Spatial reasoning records
:::
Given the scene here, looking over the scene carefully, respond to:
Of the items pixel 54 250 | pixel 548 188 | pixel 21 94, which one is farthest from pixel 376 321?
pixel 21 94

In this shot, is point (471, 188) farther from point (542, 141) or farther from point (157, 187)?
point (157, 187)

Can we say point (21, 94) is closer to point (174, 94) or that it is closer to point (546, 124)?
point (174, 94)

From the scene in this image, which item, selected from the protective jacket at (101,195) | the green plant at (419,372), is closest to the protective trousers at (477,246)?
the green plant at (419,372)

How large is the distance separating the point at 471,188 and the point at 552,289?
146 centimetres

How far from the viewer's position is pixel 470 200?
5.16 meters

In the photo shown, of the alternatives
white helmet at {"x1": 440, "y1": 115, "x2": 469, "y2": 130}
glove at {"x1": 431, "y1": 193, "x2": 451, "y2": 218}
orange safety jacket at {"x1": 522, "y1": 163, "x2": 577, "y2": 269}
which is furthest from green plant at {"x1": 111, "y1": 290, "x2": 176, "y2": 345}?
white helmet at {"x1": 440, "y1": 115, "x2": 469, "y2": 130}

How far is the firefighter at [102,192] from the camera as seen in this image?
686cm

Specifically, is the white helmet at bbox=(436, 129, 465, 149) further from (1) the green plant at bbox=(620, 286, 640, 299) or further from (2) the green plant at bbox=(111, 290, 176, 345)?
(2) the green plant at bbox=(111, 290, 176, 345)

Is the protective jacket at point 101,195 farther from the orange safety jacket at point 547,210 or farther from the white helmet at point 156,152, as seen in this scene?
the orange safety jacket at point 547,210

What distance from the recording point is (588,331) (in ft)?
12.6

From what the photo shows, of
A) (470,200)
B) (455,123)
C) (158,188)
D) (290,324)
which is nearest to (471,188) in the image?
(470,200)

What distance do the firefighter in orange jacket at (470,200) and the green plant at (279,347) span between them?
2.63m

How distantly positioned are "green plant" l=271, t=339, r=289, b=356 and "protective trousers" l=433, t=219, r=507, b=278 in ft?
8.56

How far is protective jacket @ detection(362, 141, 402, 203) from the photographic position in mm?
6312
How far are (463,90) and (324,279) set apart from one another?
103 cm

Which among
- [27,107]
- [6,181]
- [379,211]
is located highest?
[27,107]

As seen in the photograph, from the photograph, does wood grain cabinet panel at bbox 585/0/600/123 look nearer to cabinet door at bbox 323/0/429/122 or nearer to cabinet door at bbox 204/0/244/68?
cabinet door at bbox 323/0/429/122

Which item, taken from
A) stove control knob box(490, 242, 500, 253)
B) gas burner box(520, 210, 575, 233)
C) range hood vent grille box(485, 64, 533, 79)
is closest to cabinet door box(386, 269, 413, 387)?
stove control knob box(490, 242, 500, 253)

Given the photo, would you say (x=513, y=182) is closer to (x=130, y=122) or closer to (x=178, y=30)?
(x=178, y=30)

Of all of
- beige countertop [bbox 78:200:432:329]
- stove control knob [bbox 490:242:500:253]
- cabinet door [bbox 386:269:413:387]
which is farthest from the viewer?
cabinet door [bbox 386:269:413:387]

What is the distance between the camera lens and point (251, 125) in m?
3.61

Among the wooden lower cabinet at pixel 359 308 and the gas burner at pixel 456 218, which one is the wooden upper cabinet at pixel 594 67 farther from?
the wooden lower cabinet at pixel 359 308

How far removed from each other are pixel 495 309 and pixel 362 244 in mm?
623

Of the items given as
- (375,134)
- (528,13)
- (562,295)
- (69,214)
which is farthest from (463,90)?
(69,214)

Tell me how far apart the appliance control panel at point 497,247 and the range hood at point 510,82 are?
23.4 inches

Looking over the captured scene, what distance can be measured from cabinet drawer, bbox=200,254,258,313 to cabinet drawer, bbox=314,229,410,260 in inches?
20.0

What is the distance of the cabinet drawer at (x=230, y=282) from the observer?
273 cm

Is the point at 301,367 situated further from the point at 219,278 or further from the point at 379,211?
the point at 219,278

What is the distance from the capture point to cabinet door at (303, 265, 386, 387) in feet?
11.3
:::
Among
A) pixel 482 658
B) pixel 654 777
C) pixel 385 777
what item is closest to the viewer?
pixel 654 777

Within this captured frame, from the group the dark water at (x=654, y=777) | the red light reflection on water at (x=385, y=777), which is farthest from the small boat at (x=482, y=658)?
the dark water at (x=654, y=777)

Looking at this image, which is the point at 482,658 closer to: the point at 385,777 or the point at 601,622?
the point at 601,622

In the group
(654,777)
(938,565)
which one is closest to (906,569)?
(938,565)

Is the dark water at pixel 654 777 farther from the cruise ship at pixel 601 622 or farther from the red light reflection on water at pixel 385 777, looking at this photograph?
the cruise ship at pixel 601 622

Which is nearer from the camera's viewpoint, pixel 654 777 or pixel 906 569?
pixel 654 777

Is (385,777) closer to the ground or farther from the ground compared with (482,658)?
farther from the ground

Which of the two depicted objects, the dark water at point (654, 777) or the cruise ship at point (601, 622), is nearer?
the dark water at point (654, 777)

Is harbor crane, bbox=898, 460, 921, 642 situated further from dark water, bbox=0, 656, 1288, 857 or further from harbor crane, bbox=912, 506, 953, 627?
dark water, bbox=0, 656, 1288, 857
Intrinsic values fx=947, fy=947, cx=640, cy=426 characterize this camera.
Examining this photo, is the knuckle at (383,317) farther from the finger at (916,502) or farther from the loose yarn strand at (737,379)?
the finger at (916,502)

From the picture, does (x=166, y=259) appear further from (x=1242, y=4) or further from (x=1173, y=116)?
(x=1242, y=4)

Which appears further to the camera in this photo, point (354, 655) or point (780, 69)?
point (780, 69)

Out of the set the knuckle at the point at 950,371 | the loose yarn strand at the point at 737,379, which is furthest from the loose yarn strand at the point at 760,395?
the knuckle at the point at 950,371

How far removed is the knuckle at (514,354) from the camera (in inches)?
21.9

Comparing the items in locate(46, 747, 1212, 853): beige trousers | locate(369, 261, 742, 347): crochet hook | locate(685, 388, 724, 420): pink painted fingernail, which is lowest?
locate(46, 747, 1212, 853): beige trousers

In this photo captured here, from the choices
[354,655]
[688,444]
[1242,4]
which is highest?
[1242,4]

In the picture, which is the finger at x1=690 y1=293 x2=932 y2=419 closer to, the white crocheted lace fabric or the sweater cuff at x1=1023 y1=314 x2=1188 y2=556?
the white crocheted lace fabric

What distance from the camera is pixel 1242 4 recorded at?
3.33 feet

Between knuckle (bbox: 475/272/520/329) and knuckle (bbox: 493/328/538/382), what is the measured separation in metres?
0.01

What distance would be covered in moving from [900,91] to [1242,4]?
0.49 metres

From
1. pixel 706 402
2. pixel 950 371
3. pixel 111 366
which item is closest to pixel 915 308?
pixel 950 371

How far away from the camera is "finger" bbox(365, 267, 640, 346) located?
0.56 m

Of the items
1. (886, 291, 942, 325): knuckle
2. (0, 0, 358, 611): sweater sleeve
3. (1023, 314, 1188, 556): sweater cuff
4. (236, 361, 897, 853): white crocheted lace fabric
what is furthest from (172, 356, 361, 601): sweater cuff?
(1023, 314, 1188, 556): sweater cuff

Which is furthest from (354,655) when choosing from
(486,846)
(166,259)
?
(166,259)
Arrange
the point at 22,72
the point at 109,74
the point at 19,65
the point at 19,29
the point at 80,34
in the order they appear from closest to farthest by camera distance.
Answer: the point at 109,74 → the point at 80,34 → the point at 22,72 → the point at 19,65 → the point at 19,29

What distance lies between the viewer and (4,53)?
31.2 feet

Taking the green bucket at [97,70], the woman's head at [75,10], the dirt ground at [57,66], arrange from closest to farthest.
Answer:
:::
▶ TASK PROMPT: Can you give the part that opens with the line containing "In this shot, is" and closes with the line containing "5.16 meters" again, changing "protective" to "safety" and leaving everything else the same?

▶ RESPONSE BELOW:
In this shot, is point (471, 188) farther from point (542, 141) or farther from point (157, 187)?
point (157, 187)

Can we say point (21, 94) is closer to point (174, 94) or that it is closer to point (546, 124)?
point (174, 94)

From the scene in this image, which item, selected from the safety jacket at (101,195) | the green plant at (419,372), is closest to the safety trousers at (477,246)?
the green plant at (419,372)

How large is the distance separating the point at 471,188 and the point at 552,289?
146 centimetres

How far from the viewer's position is pixel 470 200?
5.16 meters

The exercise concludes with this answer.